I walked through the University of Ottawa campus waiting for my next class to start, wondering what I had learned and how it would help me in my journalism career.

Later on, I would arrive to a journalism class where the professor failed to acknowledge my existence while greeting everyone else. The same professor would not learn my name after four long semesters together and simply called me “You” when he had to address me.

I developed anxiety attacks and depression at uOttawa. There were moments when my mind was so clouded with loneliness and frustration that I broke down crying. It was incredibly disheartening to be viewed as another passing face by the educators that are supposed to guide you to success. I was just a number.

What was worse was that my program was joined with Algonquin, and I would have to stoop down to college level to get my degree. I’d always been told that college was inferior, and I was not even allowed to apply to it, as per my mother’s rules. University was the only way to a reputable career, after all.

On the first day of college, I distanced myself from the rest of the crowded room as I was the only one to come from uOttawa that year. I’d just have to suffer through another two years and then never have to speak to these people again. But as I trudged through the program, I made wondrous discoveries: I wasn’t falling asleep in every class; my peers and professors knew my name and wanted to help me. But most of all, I learned actual skills that will help me find and succeed at a career.

So why was I told for my entire life that the place where I would learn the most was second to the place that did not prepare me for the workforce at all?

In a 2013 report by Colleges Ontario, as referenced by Maclean’s in 2015, there was a 40 per cent increase in the number of university graduates going to college over the previous five years. In 2018, I also found that many of my fellow college attendees had gone to school before. Among them is Algonquin student Deijanelle Simon, who was president of the college’s Students’ Association.

Simon had previously studied French literature before enrolling in the advertising program at Algonquin. As a bright student in high school, Simon struggled after finding herself falling behind in university.

“I would go into lectures and sit and take avid notes and go home and reread my notes. But then you would go to an exam and it was like a completely different thing. I felt like there was not a lot of consistency and I didn’t like that.”

I didn’t like that either. I was reminded of long nights I had spent memorizing my notes with the nonsense scribbles. In college, I rarely took notes, instead learning through hands-on experience, like writing, editing and interviewing. The few textbooks I had to buy gave me real-world knowledge and guidance that I could not find in university. Instead of being tortured by 10-page essays, I found myself excited to work on stories.

Despite my new-found love for college, I find that I’m still stuck in the idea that it is worse. When someone asks me which school I attend, I tell them, “Algonquin, but I went to uOttawa first.”
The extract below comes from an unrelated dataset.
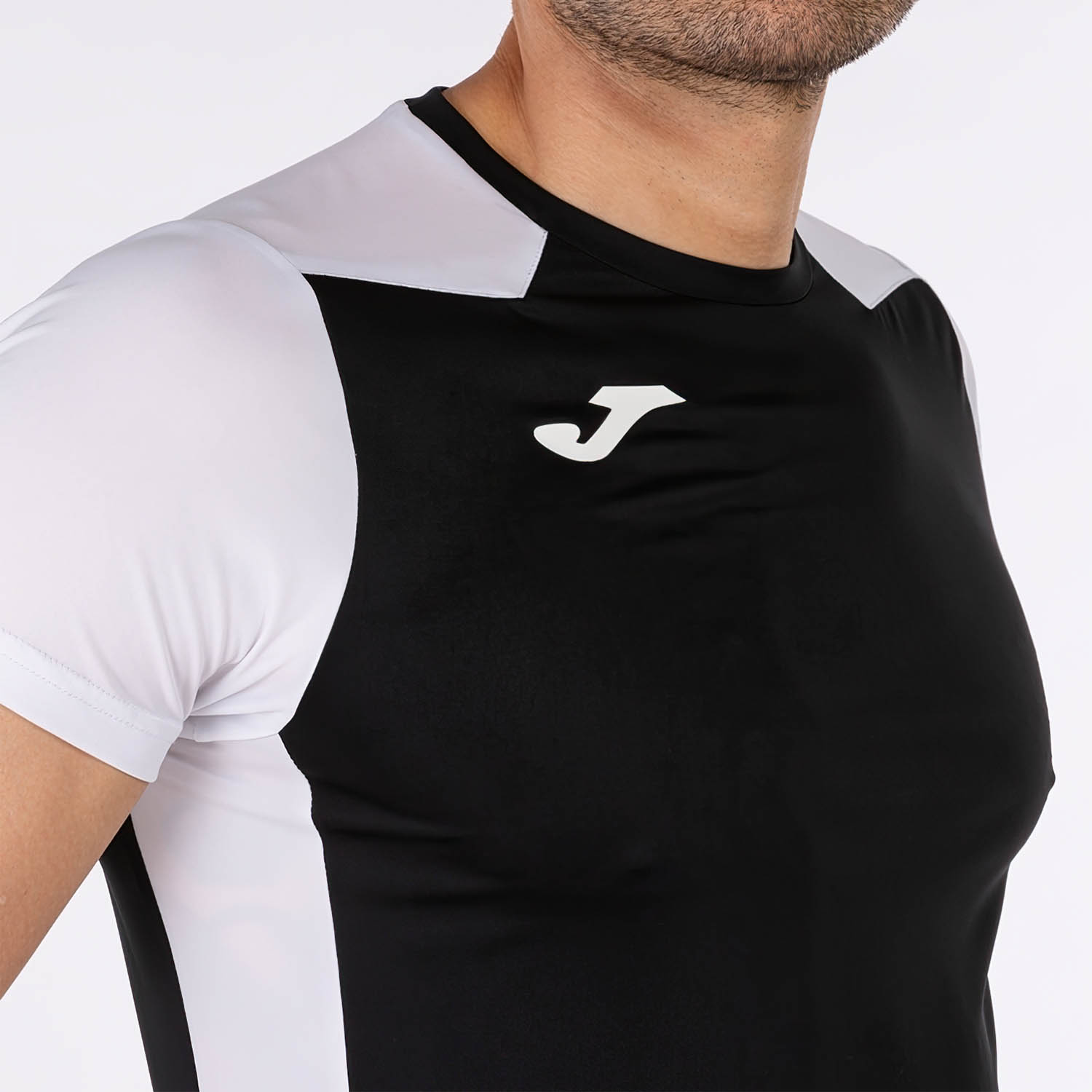 Joma Record II Maglietta Black/White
My mother’s whole family went to university, so she told me I could not go to college (my father is actually an Algonquin alumnus but went to Carleton beforehand). Even when I wanted to buy an Algonquin hoodie, she got upset but said I could get a uOttawa hoodie instead. I only bought one sweater; Algonquin’s green looks better on me than I thought it would.
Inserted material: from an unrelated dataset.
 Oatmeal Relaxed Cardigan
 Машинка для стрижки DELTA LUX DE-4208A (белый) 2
So what’s with this stigma against college that even I still submit to? I went to Colleges and Institutes Canada to see if I could get an answer.

“Colleges are a really young and new phenomenon. Across the country they’re mostly around 50 years old,” said Leah Jurkovic, CICAN’s director of communications. “They were all started as trade schools, so they really were something very different from where they are today.”

Until colleges transitioned into learning institutions, universities were the only academic post-secondary institutions. It’s only recently that colleges began to surpass universities, and soon college graduates will become employers.

“The policy makers in Ottawa, they don’t know,” Jurkovic said. “They’re all old, and even if they aren’t, they’ve gone to university because their parents didn’t know that colleges were cool and universities were the only option.

“I think that the stigma is long-held because colleges have changed so much so fast.”

It seems university had been established as tradition in society’s mind, but a new competitor has entered the scene and is fighting hard for the title.

And it looks like the tides really are changing for post-secondary education. Statistics Canada reported that there were 10,000 more college enrolments in 2016/2017, more than double the amount in the five preceding years. Algonquin also revealed that in 2018, the enrolment record was broken for the second year in a row.

Hopefully, within the next few years, the negative perception of college
will be no more, and I can wear my green hoodie with pride knowing that the
playing field received the equalization it so badly deserves.